■ **Problem to work on**: Rewrite the caption text from the records below as a numbered list, one line per item, leaving out any blank lines. Do not include the pictures.

Extracted data entries:

++++

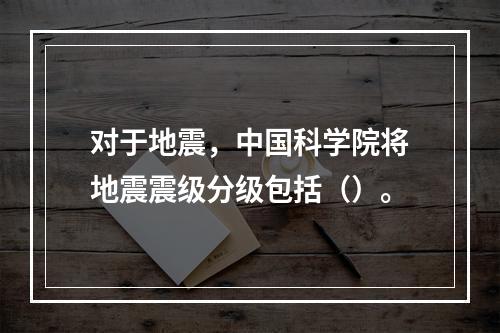 对于地震，中国科学院将地震震级分级包括（）。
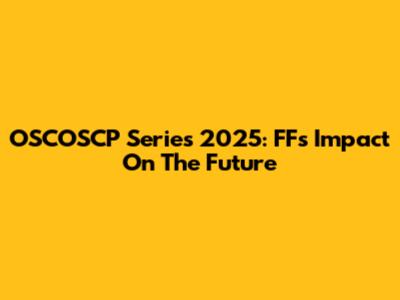 OSCOSCP Series 2025: FF's Impact On The Future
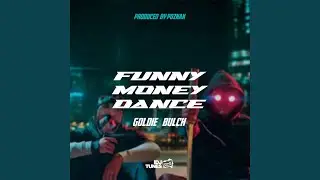 Funny Money Dance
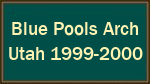 Blue Pools Arch  Utah 1999-2000
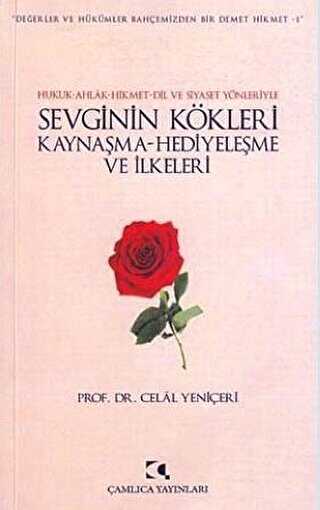 Hukuk-Ahlak-Hikmet-Dil ve Siyaset Yönleriyle Sevginin Kökleri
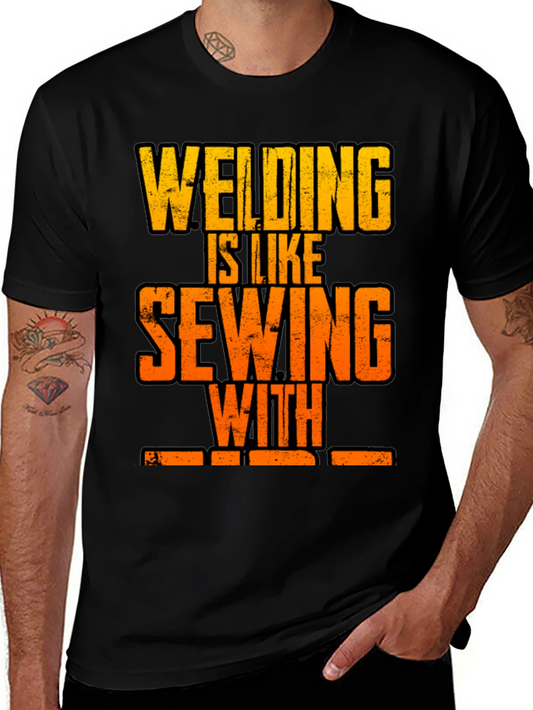 Welding is Like Sewing with Fire T-Shirt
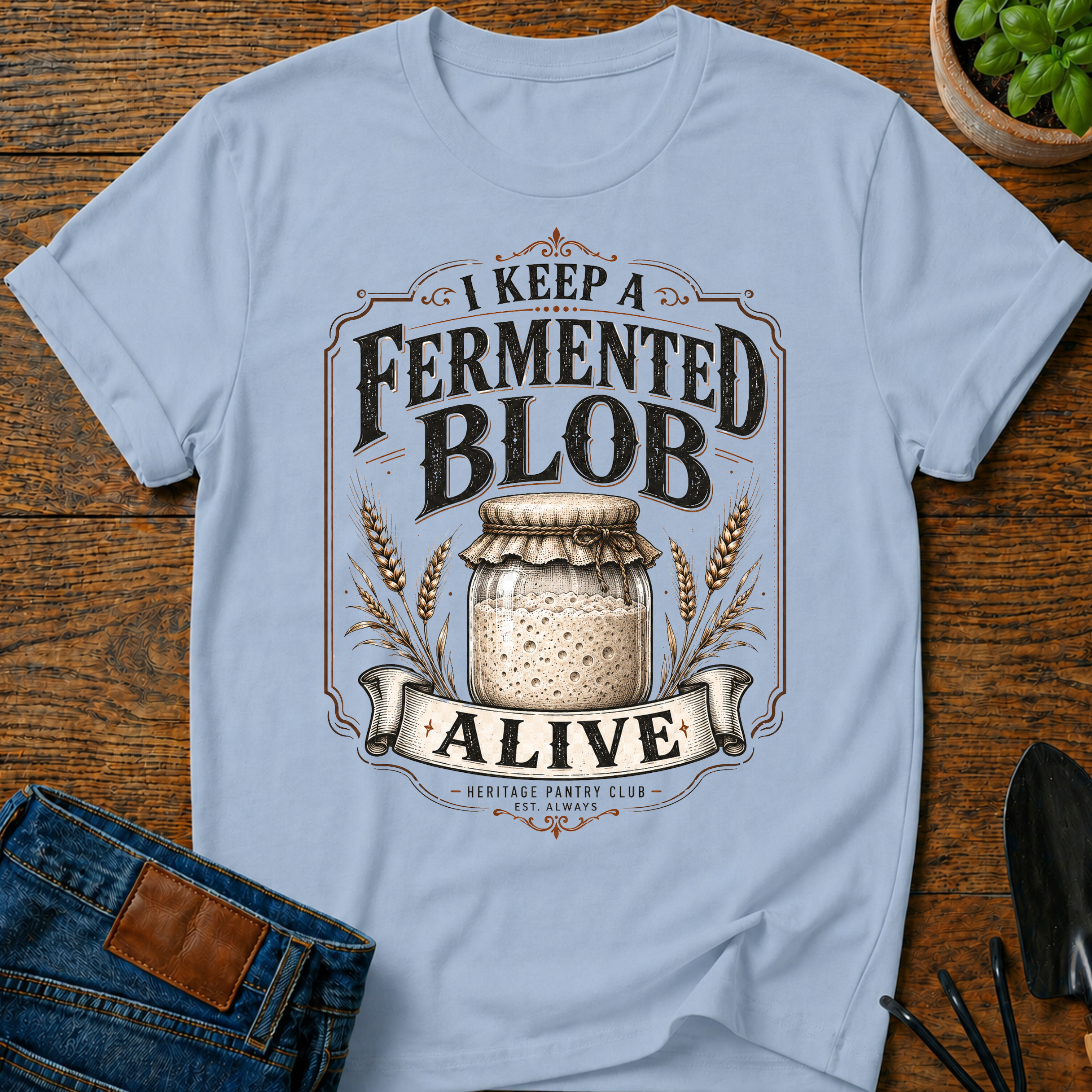 I Keep A Fermented Blob Alive T-Shirt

++++

■ **Response to the exercise**:
1.  对于地震，中国科学院将地震震级分级包括（）。
2.  OSCOSCP Series 2025: FF's Impact On The Future
3.  Funny Money Dance
4.  Blue Pools Arch  Utah 1999-2000
5.  Hukuk-Ahlak-Hikmet-Dil ve Siyaset Yönleriyle Sevginin Kökleri
6.  Welding is Like Sewing with Fire T-Shirt
7.  I Keep A Fermented Blob Alive T-Shirt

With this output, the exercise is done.